High-stakes clinical use of large vision-language models (LVLMs) requires reasoning that is grounded in visual evidence and clinical knowledge, not just correct final answers. We introduce OpenMedReason, a large-scale, open multimodal medical reasoning corpus comprising approximately 450K image-question-answer instances whose reasoning traces are primarily derived from curated biomedical, human-authored scientific articles. OpenMedReason provides high-fidelity supervision beyond synthetic chains of thought, covering diverse medical domain vision modalities such as radiological scans, microscopic images, visible light photographs, charts, and others. We complement it with OpenMedReason-Bench, a held-out benchmark that allows fine-grained evaluation of LVLMs along three complementary axes of capability, including perception, medical knowledge, and rationale, enabling diagnostic evaluation beyond final-answer accuracy. OpenMedReason is a rich training resource that exhibits its effectiveness in both supervised fine-tuning (SFT) and reinforcement-based alignment. Training with OpenMedReason yields a 20% average improvement in VQA accuracy over the base model and achieves performance within 4.2% of the strongest comparable-scale medical LVLMs. Fine-grained performance analysis confirms that the gains are not concentrated in any single axis: OpenMedReason improves perception, medical knowledge, and rationale jointly, and its reasoning traces are preferred over those of the base model in 86.1% of pairwise comparisons. We release the code and dataset at huggingface.co/datasets/neginb/OpenMedReason.

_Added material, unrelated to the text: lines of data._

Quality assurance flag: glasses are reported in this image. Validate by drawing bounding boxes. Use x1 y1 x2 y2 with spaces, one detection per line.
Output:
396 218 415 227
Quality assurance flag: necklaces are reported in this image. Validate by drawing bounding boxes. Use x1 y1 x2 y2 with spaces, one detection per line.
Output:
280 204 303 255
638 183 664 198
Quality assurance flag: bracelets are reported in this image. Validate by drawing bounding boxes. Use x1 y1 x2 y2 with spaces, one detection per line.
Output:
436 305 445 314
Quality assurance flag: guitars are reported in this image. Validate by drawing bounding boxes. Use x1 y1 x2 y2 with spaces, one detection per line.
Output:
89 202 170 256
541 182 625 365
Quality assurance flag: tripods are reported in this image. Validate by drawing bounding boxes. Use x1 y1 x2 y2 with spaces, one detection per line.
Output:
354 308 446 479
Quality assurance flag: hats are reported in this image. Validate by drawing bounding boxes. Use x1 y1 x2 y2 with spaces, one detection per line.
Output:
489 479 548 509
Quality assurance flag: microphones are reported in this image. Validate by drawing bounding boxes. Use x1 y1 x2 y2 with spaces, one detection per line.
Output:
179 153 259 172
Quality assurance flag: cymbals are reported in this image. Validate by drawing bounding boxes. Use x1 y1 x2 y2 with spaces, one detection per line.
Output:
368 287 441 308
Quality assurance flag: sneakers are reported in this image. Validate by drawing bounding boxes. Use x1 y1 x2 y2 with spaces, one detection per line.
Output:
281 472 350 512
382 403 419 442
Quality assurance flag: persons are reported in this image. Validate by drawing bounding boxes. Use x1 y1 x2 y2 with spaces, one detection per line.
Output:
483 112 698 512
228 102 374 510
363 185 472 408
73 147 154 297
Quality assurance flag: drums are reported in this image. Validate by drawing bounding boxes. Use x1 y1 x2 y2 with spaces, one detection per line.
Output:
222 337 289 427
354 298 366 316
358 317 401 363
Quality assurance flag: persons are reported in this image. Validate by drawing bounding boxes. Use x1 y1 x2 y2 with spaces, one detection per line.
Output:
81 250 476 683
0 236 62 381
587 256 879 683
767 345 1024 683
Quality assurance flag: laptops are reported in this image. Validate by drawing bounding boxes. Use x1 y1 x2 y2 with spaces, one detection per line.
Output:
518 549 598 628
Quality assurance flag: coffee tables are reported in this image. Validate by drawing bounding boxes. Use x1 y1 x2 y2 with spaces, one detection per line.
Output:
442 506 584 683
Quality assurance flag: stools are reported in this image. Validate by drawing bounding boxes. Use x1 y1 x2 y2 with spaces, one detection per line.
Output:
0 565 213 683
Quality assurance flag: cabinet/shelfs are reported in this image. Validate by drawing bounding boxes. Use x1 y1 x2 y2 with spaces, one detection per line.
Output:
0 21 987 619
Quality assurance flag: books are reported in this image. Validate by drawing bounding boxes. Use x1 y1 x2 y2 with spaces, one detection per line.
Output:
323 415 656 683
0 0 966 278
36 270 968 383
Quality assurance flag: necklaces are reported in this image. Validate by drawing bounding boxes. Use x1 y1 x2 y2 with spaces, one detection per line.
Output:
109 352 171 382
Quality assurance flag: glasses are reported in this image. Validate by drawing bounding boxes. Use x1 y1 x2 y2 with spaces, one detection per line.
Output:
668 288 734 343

翻译：在高风险的临床应用中，大型视觉语言模型（LVLMs）的推理不仅要得出正确的最终答案，还必须基于视觉证据和临床知识。我们提出OpenMedReason，这是一个大规模、开放的多模态医学推理语料库，包含约45万个图像-问题-答案实例，其推理轨迹主要来源于经过精心筛选的生物医学领域人类撰写的科学文章。OpenMedReason提供了超越合成思维链的高保真监督，覆盖多种医学领域视觉模态，包括放射学扫描、显微图像、可见光照片、图表等。我们还配套发布了OpenMedReason-Bench，一个留出基准测试集，可沿感知、医学知识和推理逻辑三个互补的能力轴对LVLMs进行细粒度评估，从而实现超越最终答案准确率的诊断性评估。OpenMedReason是一个丰富的训练资源，在监督微调（SFT）和基于强化学习的对齐中均展现出有效性。使用OpenMedReason进行训练后，基础模型的VQA准确率平均提升20%，且性能与最强可比规模的医学LVLMs差距在4.2%以内。细粒度性能分析证实，性能增益并非集中在单一维度：OpenMedReason同时提升了感知、医学知识和推理逻辑能力，且在86.1%的成对比较中，其推理轨迹优于基础模型。我们已在huggingface.co/datasets/neginb/OpenMedReason上发布代码和数据集。